Supplied passage -

The technology that drives how we live and work today offers, among other things, mobility and flexibility. At Apartment Therapy Tech, writer Carolyn Purnell explores both with a look at where she and her boyfriend — both of whom work from home — are at their most productive during the work day. Carolyn and her laptop generally gravitate toward the couch, eschewing a conventional desk; her boyfriend maintains a traditional workspace setup. And while we recommend you always keep ergonomics in mind (something we specialize in), like Carolyn, we want to know: Do the devices you use to get work done encourage you to move around your workspace, away from a desk? Where are you most productive? Check out Carolyn’s post here, then tell us your thoughts in the comments section below.
By Carolyn Purnell. Used in partnership with Apartment Therapy Tech.
Some of my favorite spaces to drool over are offices. Filled with books, art, and colorful writing utensils, they always seem to be the most inspirational spaces. I’m not ashamed to admit that when I see photos of a particularly inviting desk, I’ll fantasize about spending long, productive hours at its helm. Yet despite my love of a good work space, I’m rarely found at my desk, instead opting for the sofa, bed, or breakfast bar.

Work instruction - Pick up the post about working from the couch instead of a desk, and write on from its last sentence. The material after this has no part in it.

[Stored items]
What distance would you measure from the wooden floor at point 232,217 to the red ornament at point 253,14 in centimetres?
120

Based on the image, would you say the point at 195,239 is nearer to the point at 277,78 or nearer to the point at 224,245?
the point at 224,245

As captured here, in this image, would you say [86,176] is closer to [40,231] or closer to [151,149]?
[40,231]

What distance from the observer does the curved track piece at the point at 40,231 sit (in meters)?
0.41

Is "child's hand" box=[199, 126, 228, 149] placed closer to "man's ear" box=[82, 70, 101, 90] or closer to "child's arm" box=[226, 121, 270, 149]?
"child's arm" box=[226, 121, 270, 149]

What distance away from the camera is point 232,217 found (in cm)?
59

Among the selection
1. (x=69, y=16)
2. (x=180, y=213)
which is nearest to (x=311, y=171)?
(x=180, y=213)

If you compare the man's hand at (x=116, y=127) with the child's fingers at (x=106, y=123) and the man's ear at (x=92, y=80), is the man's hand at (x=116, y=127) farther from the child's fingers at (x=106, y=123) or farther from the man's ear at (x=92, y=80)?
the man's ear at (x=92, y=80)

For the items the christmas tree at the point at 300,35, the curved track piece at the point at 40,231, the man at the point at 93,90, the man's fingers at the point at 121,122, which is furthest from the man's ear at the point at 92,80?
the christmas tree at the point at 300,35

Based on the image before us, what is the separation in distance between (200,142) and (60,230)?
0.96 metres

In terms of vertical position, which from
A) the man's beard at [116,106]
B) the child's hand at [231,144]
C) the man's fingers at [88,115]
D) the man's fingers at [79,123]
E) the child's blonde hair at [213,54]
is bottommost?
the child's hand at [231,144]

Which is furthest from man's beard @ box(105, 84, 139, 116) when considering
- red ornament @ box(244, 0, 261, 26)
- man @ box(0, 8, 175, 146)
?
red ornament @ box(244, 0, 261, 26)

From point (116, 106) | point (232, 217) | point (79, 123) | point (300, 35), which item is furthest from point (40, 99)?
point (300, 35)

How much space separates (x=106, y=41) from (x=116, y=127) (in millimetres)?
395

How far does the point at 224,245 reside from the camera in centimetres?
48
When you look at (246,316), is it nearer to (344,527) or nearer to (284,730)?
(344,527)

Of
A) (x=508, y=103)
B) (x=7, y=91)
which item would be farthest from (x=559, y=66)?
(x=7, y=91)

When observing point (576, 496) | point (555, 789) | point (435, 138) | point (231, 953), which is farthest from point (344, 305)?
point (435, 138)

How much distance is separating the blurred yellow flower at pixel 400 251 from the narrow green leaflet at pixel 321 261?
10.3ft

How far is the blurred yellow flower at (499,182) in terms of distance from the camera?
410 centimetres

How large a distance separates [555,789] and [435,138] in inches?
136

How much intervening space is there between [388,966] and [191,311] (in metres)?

Exercise result -
My boyfriend and I both work from home, so when we moved into our condo earlier this month the first question was naturally, “Where should our work spaces go?” His job requires a lot of phone calls, filing, and storage, where my writing needs are much more mobile, so we decided right away that his desk should go in the spare bedroom, and he’s been happy there ever since. I, on the other hand, have moved from a small desk setup in the open kitchen/living room area, to the dining room, which doubles as the library, and even to the bedroom, where I had a desk/nightstand combo for a while. And yet even when I have a beautiful space to work in, filled with all those books and pens, I always gravitate back to a less conventional work space.
While it seems somewhat decadent and at times unhealthy to spend the whole day on the couch, I find that I’m rather productive there. The mounds of books that constantly shift on the moving cushions, the pens that get lost in the cushions of the couch, the strange angle at which I prop my computer on the sofa arm: none of these disturb my work, and in fact, I barely even notice them anymore. Lately it has me wondering why I’ve always thought that I’ve needed a desk.
For those of you who work from home, or even those who make use of the computer at home in leisure time, how often do you actually use a desk? And if you don’t, are you generally peripatetic, or do you find yourself gravitating to a particular spot?